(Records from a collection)
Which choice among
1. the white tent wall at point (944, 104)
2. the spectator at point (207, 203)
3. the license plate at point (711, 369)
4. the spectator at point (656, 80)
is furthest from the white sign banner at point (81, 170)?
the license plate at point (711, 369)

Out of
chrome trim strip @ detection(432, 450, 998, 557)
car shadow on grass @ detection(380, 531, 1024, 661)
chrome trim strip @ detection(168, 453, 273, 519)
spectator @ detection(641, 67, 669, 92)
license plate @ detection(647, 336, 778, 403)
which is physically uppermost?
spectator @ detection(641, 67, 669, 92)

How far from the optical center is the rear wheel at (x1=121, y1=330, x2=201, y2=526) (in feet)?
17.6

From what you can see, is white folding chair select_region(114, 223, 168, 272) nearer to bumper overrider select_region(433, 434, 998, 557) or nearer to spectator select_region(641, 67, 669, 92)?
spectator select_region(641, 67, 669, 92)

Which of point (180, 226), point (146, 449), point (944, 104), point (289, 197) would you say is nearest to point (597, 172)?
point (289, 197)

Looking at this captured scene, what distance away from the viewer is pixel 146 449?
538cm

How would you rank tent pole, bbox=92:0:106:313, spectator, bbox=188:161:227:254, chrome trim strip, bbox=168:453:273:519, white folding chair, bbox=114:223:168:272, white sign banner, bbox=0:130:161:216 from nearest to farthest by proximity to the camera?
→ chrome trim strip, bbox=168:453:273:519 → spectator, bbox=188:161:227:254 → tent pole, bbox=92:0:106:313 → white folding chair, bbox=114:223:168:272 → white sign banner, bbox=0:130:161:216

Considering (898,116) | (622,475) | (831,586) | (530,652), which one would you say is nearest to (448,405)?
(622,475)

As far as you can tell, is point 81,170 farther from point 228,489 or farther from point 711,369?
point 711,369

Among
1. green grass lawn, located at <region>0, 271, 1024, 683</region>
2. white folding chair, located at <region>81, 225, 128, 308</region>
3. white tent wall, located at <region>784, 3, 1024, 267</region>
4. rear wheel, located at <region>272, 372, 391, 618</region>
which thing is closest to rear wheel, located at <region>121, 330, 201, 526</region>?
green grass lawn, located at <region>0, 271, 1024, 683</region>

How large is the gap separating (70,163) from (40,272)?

- **Aim**:
Please arrange the records above as a JSON list of strings, one string for each line, with blank lines omitted.

- **Solution for this exercise**:
[
  "Which choice among",
  "1. the white tent wall at point (944, 104)",
  "2. the spectator at point (207, 203)",
  "3. the license plate at point (711, 369)",
  "4. the spectator at point (656, 80)",
  "is furthest from the white sign banner at point (81, 170)?",
  "the license plate at point (711, 369)",
  "Out of",
  "chrome trim strip @ detection(432, 450, 998, 557)",
  "car shadow on grass @ detection(380, 531, 1024, 661)",
  "chrome trim strip @ detection(168, 453, 273, 519)",
  "spectator @ detection(641, 67, 669, 92)",
  "license plate @ detection(647, 336, 778, 403)",
  "which is physically uppermost?",
  "spectator @ detection(641, 67, 669, 92)",
  "How far from the optical center is the rear wheel at (x1=121, y1=330, x2=201, y2=526) (in feet)?",
  "17.6",
  "From what you can see, is white folding chair select_region(114, 223, 168, 272) nearer to bumper overrider select_region(433, 434, 998, 557) or nearer to spectator select_region(641, 67, 669, 92)?",
  "spectator select_region(641, 67, 669, 92)",
  "Which of point (180, 226), point (146, 449), point (944, 104), point (289, 197) would you say is nearest to point (597, 172)?",
  "point (289, 197)",
  "Looking at this captured scene, what distance away from the viewer is pixel 146 449?",
  "538cm",
  "How would you rank tent pole, bbox=92:0:106:313, spectator, bbox=188:161:227:254, chrome trim strip, bbox=168:453:273:519, white folding chair, bbox=114:223:168:272, white sign banner, bbox=0:130:161:216 from nearest to farthest by proximity to the camera?",
  "→ chrome trim strip, bbox=168:453:273:519 → spectator, bbox=188:161:227:254 → tent pole, bbox=92:0:106:313 → white folding chair, bbox=114:223:168:272 → white sign banner, bbox=0:130:161:216",
  "Considering (898,116) | (622,475) | (831,586) | (530,652), which one would you say is nearest to (448,405)?",
  "(622,475)",
  "As far as you can tell, is point 81,170 farther from point 228,489 or farther from point 711,369?",
  "point 711,369",
  "Among",
  "1. green grass lawn, located at <region>0, 271, 1024, 683</region>",
  "2. white folding chair, located at <region>81, 225, 128, 308</region>",
  "3. white tent wall, located at <region>784, 3, 1024, 267</region>",
  "4. rear wheel, located at <region>272, 372, 391, 618</region>",
  "which thing is closest to rear wheel, located at <region>121, 330, 201, 526</region>?",
  "green grass lawn, located at <region>0, 271, 1024, 683</region>",
  "How large is the gap separating (70,163) from (40,272)?"
]